Política

Las Fuerzas Armadas no desfilarán el 12-O por primera vez en 33 años

La Covid obliga a Defensa a suspender la parada militar. Celebrará un acto más reducido en el Palacio Real en el que se homenajeará a la Legión por su Centenario

El 7 de octubre de 1987, el Gobierno de Felipe González promulgó una Ley que establecía el 12 de octubre como Día de la Fiesta Nacional. Cinco días después de su publicación, se celebró en el Paseo del Prado la primera parada militar con motivo de esta efeméride, en la cual participó Don Felipe, entonces Príncipe de Asturias, quien desfilaba como alumno de la Academia General del Aire de San Javier (Murcia). Y a pesar de que no fue hasta diez años después cuando un Real Decreto lo oficializó, desde ese 12 de octubre de 1987 el acto central del Día de la Hispanidad es la citada parada militar. Hasta este año, pues la pandemia del coronavirus ha obligado al Ministerio de Defensa a suspenderla para evitar aglomeraciones y posibles contagios.

Así lo confirmó ayer la ministra de Defensa, Margarita Robles, quien reconoció que no es conveniente celebrar un acto tan multitudinario en otoño, con la posibilidad aún de que se produzca una nueva oleada de contagios. Y es que solo el pasado año esta parada reunió en Madrid a más de 4.200 militares y a miles de ciudadanos que se agolpaban en los alrededores. Una realidad que hace muy difícil mantener la distancia de seguridad y las medidas de protección.

De esta forma, la intención de Defensa es la de celebrar un acto más sencillo e íntimo, al estilo del que se organizó el día 14 en Francia, en el que se sustituyó el desfile militar en los Campos Elíseos por un acto más reducido en la Plaza de la Concordia, donde sólo desfilaron los aviones.

En concreto, Defensa quiere conmemorar este 12-O (en el que también «se resalta la identificación de las Fuerzas Armadas con la sociedad a la que sirven», según el Real Decreto de 1997) con un acto más reducido en el Patio de la Armería del Palacio Real de Madrid, el mismo escenario en el que se celebró la ceremonia de Estado por las víctimas del coronavirus.

Presidido por Felipe VI como capitán general de las Fuerzas Armadas, habrá una representación de los dos Ejércitos, la Armada y las Fuerzas y Cuerpos de Seguridad del Estado y, tal y como confirmó Robles, participarían al menos los aviones de la «Patrulla Águila», que pintarán los colores de la bandera en el cielo. Servirá, además, de homenaje a todos los militares que participaron en la «Operación Balmis» contra el coronavirus.
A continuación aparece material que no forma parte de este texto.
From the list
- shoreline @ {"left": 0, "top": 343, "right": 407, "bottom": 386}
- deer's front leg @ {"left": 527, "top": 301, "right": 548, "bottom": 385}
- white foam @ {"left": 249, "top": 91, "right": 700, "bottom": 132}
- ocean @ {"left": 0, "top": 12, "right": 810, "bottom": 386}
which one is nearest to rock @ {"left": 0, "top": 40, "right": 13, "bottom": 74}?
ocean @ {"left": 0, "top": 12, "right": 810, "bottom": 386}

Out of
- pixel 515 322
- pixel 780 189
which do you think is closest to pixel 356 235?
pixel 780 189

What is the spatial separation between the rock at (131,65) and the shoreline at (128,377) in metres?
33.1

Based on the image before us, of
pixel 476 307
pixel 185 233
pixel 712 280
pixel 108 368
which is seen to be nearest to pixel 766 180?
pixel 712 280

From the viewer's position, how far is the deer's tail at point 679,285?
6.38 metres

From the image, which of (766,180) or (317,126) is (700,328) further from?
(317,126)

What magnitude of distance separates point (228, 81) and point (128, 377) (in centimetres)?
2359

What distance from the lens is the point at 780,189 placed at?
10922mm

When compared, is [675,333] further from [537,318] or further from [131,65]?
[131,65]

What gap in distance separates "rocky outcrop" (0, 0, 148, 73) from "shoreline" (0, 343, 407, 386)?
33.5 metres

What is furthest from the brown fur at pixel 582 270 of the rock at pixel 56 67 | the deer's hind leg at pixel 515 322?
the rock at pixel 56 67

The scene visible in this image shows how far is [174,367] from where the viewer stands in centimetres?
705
Será un acto que, junto a quienes han luchado en primera línea contra el virus, tendrá como protagonista principal a la Legión, unidad que celebra su Centenario y que también ha tenido que suspender numerosos actos por culpa de la pandemia. De hecho, el más importante iba a celebrarse en la base de Viator (Almería) el 20 de septiembre, fecha que oficialmente se considera como el nacimiento de la Legión, pues ese día se alistó el primer legionario.

El del 12 de octubre será el segundo gran desfile militar que Defensa anula este año debido a la pandemia, ya que en mayo suspendió el del Día de las Fuerzas Armadas, que iba a celebrarse en Huesca. Además, el virus también ha modificado otros actos castrenses, como las entregas de despachos en las academias militares que tienen lugar en estos días y que este año no contarán con la presencia del Rey ni de la ministra de Defensa. Además de reducir el aforo, se han suspendido los que tenían lugar en la Academia General Militar de Zaragoza y en la General Básica de Suboficiales de Talarn (Lérida), no sólo por reunir a miles de personas, sino también por los rebrotes en dichas zonas y las nuevas restricciones sanitarias impuestas. Por ello, se ha decidido que los alumnos reciban sus despachos en las Academias de su Especialidad Fundamental.

El Departamento que dirige Margarita Robles ha valorado hasta el último momento la evolución de la pandemia para decidir si celebraba o no el desfile del 12-O, pero finalmente la prudencia ha primado. De hecho, la ministra confirmó ayer que no habían firmado los contratos para la organización de la parada, como por ejemplo los de la instalación de las gradas y que ya era demasiado tarde para hacerlo.